● **What you will do**
Nothing in the copy should be a picture; everything else in the listing is to be restated exactly.

● **Information given**
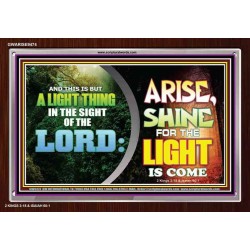 A LIGHT THING IN THE SIGHT OF THE LORD   Art & Wall Dcor   (GWARISE9474)   "33x25"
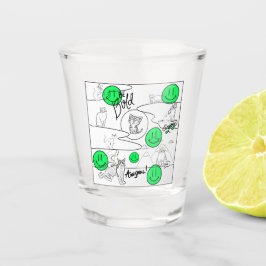 Mikitiez meow Summer Cat Party Beach Schnapsglas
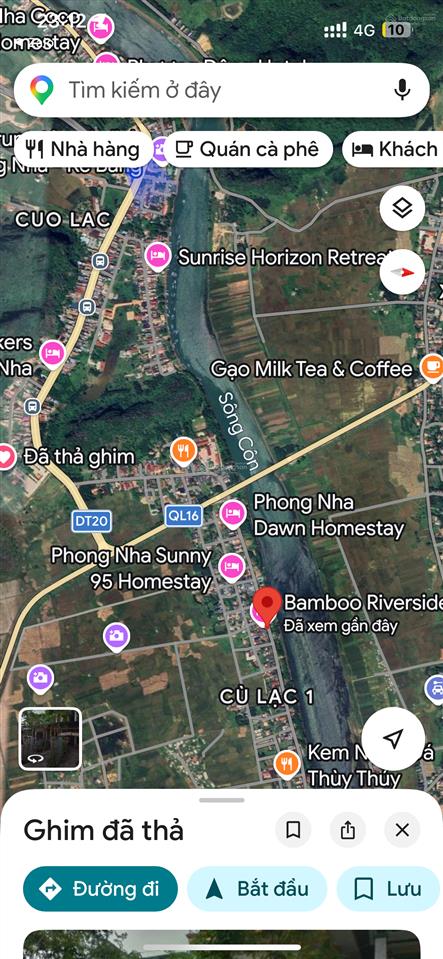 Bán homestay có 7 phòng tại trung tâm du lịch phong nha kẻ bàng. view sông son thơ mộng. hiện đang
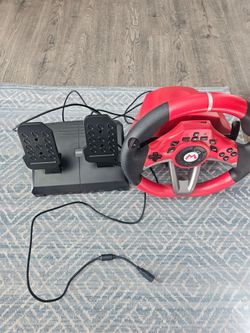 Nintendo Switch "Mario Kart" Red Racing Wheel Pro Deluxe by HORI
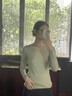 俞兆林莫代爾秋衣秋褲女套裝7A抗菌女士薄款保暖內衣新疆棉打底衫 牛油果綠 XL 【建議120-135斤，卡碼拍大】 曬單實(shí)拍圖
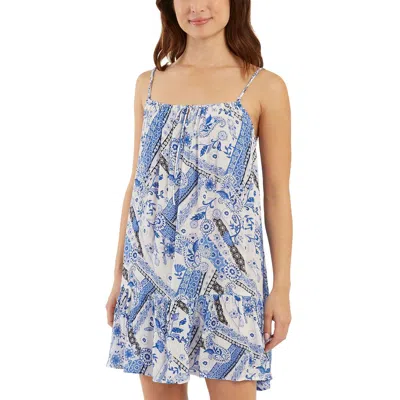 Bcx Juniors Womens Adjustable Ruffled Slip Dress In Multi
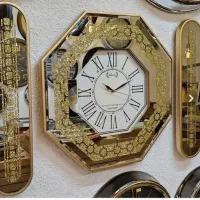 ساعت  ۳تیکه ۸ضلعی آینه ای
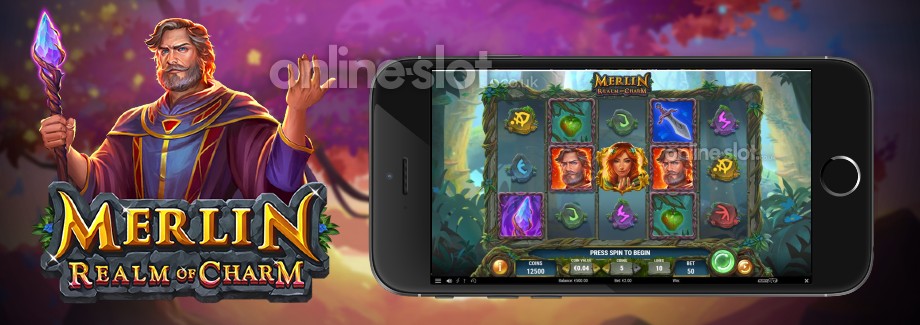 Merlin Realm of Charm slot mobile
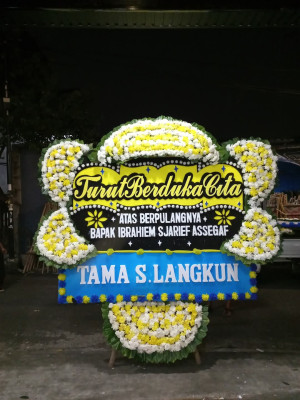 Papan Bunga Duka di Cibeureuyeuh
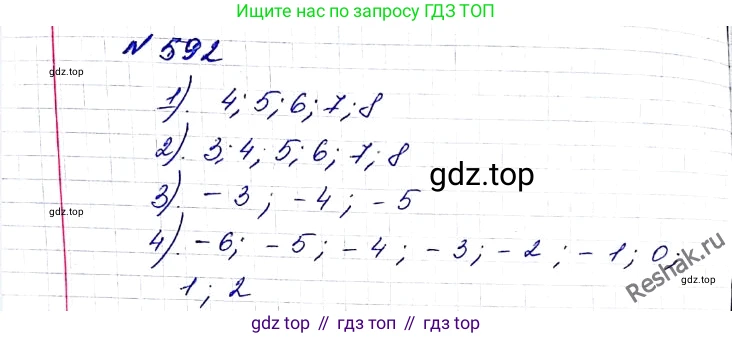 ГДЗ Алгебра, 8 класс Учебник, авторы: Мерзляк Аркадий Григорьевич, Полонский Виталий Борисович, Якир Михаил Семёнович, издательство Просвещение, Москва, 2018 - 2022, розового цвета, страница 148, номер 592, Решение 6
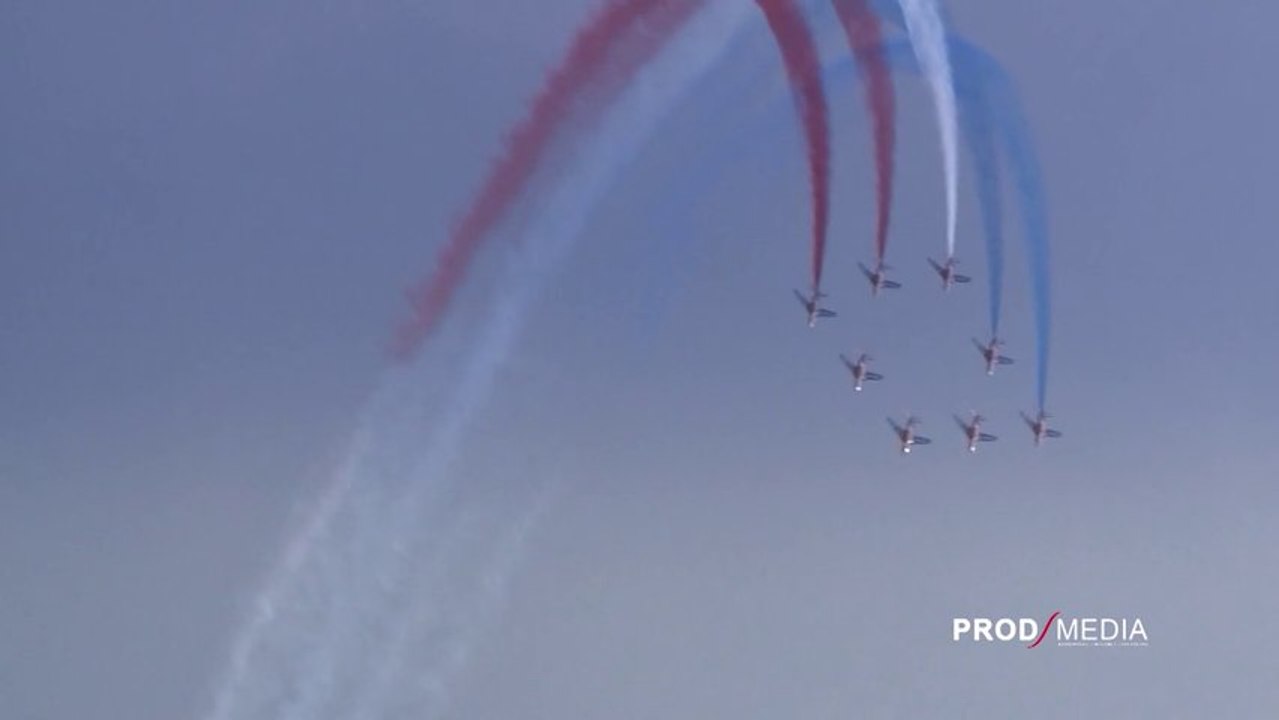 La Patrouille de France à Fréjus le 22-09-13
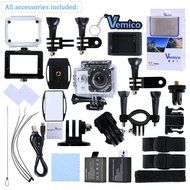 Vemico Action Camera 4K30FPS 16MP WIFI 2.0 Inch Screen Waterproof Sports Helmet Cam with Extra 1050 mAh Battery... N9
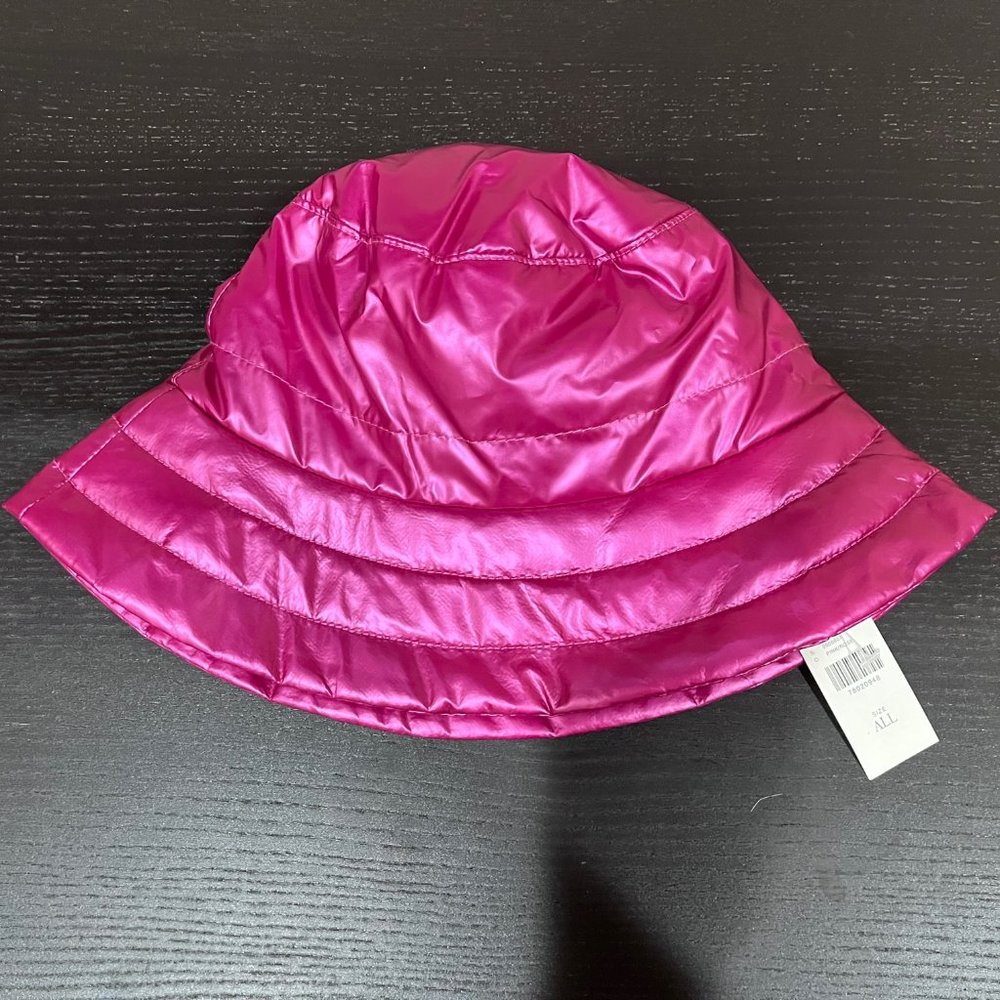 NWT Anthropologie Puffer Bucket Hat in Pink - Picture 5 of 6
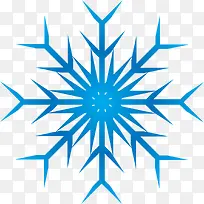 蓝色冬季雪花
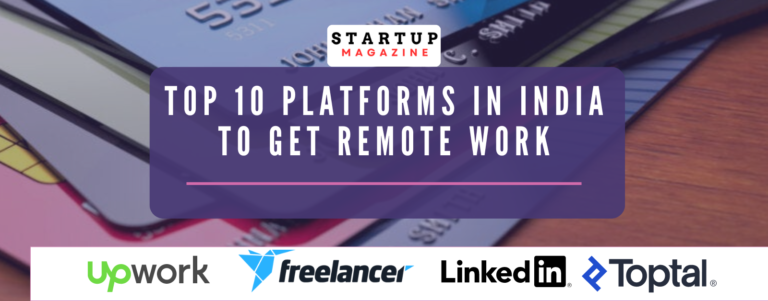 Top 10 Platforms in India to Get Remote Work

● **Answer box**
 A LIGHT THING IN THE SIGHT OF THE LORD   Art & Wall Dcor   (GWARISE9474)   "33x25"
 Mikitiez meow Summer Cat Party Beach Schnapsglas
 Bán homestay có 7 phòng tại trung tâm du lịch phong nha kẻ bàng. view sông son thơ mộng. hiện đang
 Nintendo Switch "Mario Kart" Red Racing Wheel Pro Deluxe by HORI
 俞兆林莫代爾秋衣秋褲女套裝7A抗菌女士薄款保暖內衣新疆棉打底衫 牛油果綠 XL 【建議120-135斤，卡碼拍大】 曬單實(shí)拍圖
 Bcx Juniors Womens Adjustable Ruffled Slip Dress In Multi
 ساعت  ۳تیکه ۸ضلعی آینه ای
 Merlin Realm of Charm slot mobile
 Papan Bunga Duka di Cibeureuyeuh
 ГДЗ Алгебра, 8 класс Учебник, авторы: Мерзляк Аркадий Григорьевич, Полонский Виталий Борисович, Якир Михаил Семёнович, издательство Просвещение, Москва, 2018 - 2022, розового цвета, страница 148, номер 592, Решение 6
 La Patrouille de France à Fréjus le 22-09-13
 Vemico Action Camera 4K30FPS 16MP WIFI 2.0 Inch Screen Waterproof Sports Helmet Cam with Extra 1050 mAh Battery... N9
 NWT Anthropologie Puffer Bucket Hat in Pink - Picture 5 of 6
 蓝色冬季雪花
 Top 10 Platforms in India to Get Remote Work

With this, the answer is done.